Earlier in the week I made a reservation to go underwater with Atlantis Submarines in Georgetown. When the day came for my dive, excitement was quickly replaced with extreme nervousness. I had just driven on the opposite side of the road (and car) for the very first time in my life just days before. To get to Atlantis, I had to drive on the opposite side of the road, by myself with only a screenshot of directions to Georgetown. That's right, no GPS!

Fast forward a bit and I finally made it to Georgetown, although I had missed the submarine's departure time. I was upset, thinking I had just spent money on a missed adventure and frazzled from having gotten lost in an area completely unfamiliar to me and not in my directions. If you're wondering how I eventually found my way all I can say is two words: divine intervention. 

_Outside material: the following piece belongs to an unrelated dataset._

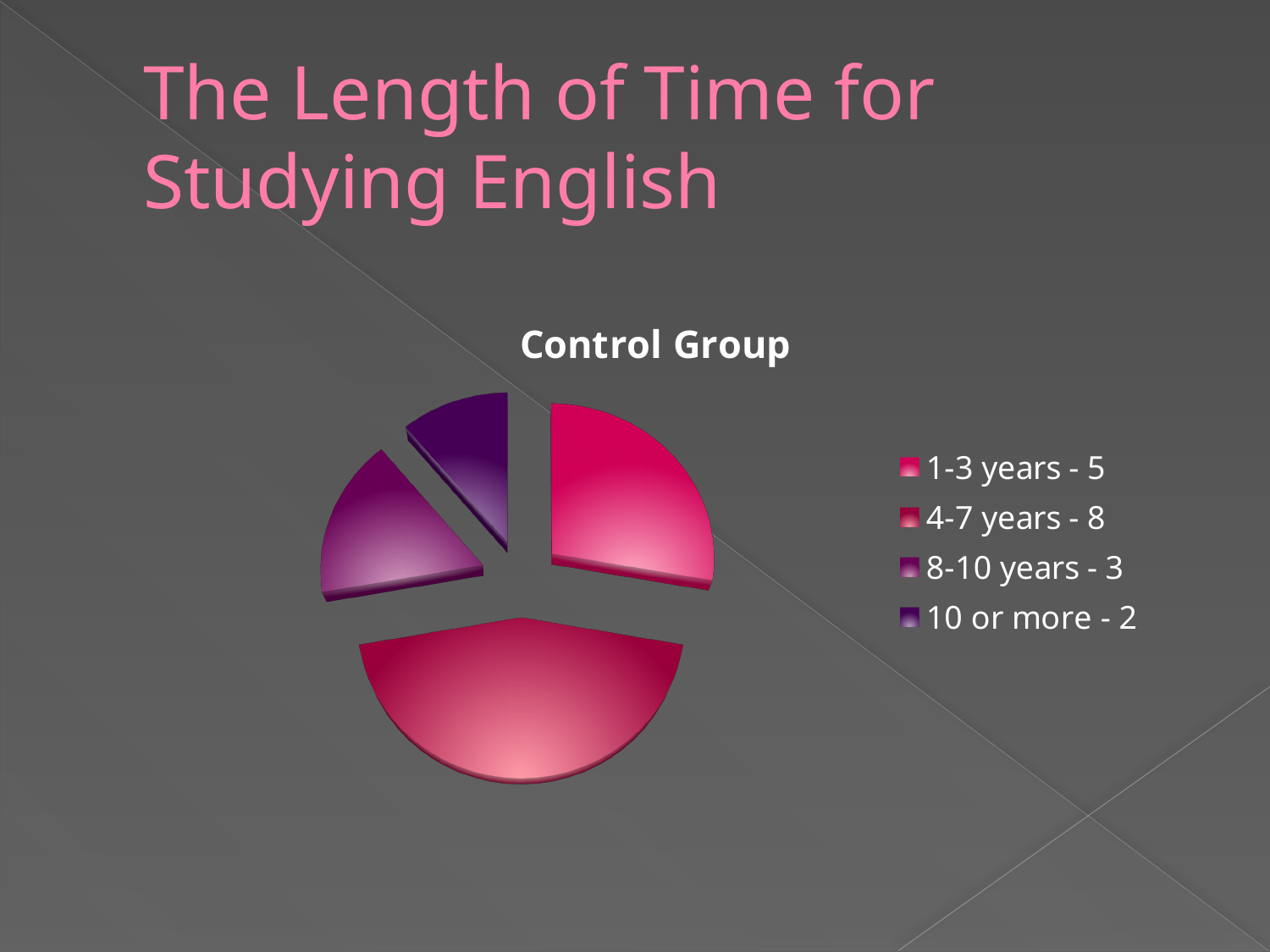
Which category has the smallest slice of the pie? 10 or more What kind of chart is shown on the slide? pie chart What is the title of the chart? Control Group What is the value for the 8-10 years category? 3 What is the value for the 4-7 years category? 8 Which is larger, the value for 8-10 years or the value for 10 or more? 8-10 years What is the value for the 10 or more category? 2 How many categories does the pie chart have? 4 What is the total of all the values in the pie chart? 18 What is the value for the 1-3 years category? 5 What is the difference between the values for 4-7 years and 1-3 years? 3 Which category has the largest slice of the pie? 4-7 years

Although I missed my ride in the submarine, I still wanted to find my way to the Atlantis to see if I could reserve a spot on their day dive the following day. As I began walking around I noticed a sign for the Sandon Feat Gallery and decided to go in and see if anyone inside could point me in the right direction. 

I was immediately greeted by two women (LeTher and her coworker) who were working in the gallery that day and told them my situation. I asked LeTher if she could look up some information for me on the gallery's computer. To be honest I was so stressed out at the time, that I wasn't thinking very clearly. So, when they simply suggested that I tell the workers and Atlantis my situation and see if I could reschedule it was like a weight-lifting lightbulb went off in my head. I know, that's one powerful lightbulb! ;) 

I found out that the Atlantis building was just a short walk down the road. With all that taken care of I began to look around the gallery while talking to LeTher. I found out that she is originally from Jamaica and has lived in Cayman for over 14 years. She and her husband have two kids, a son and a daughter. She went to Cosmetology school and even owned her own salon at one point! 

Today, LeTher is often hired for her interior decorating skills and specifically loves paintings. It's clear from these interests that she truly appreciates art and has a creative spirit! What better place to live than Cayman where there is so much beauty to be inspired by. Once I introduced myself as a member of the marketing team for Christopher Columbus she even began inquiring ways she could improve her own marketing skills. 

I'm so thankful to LeTher for her Cayman KINDness to me on a stressful day. It just goes to show you that little things you do for others can still make a big difference!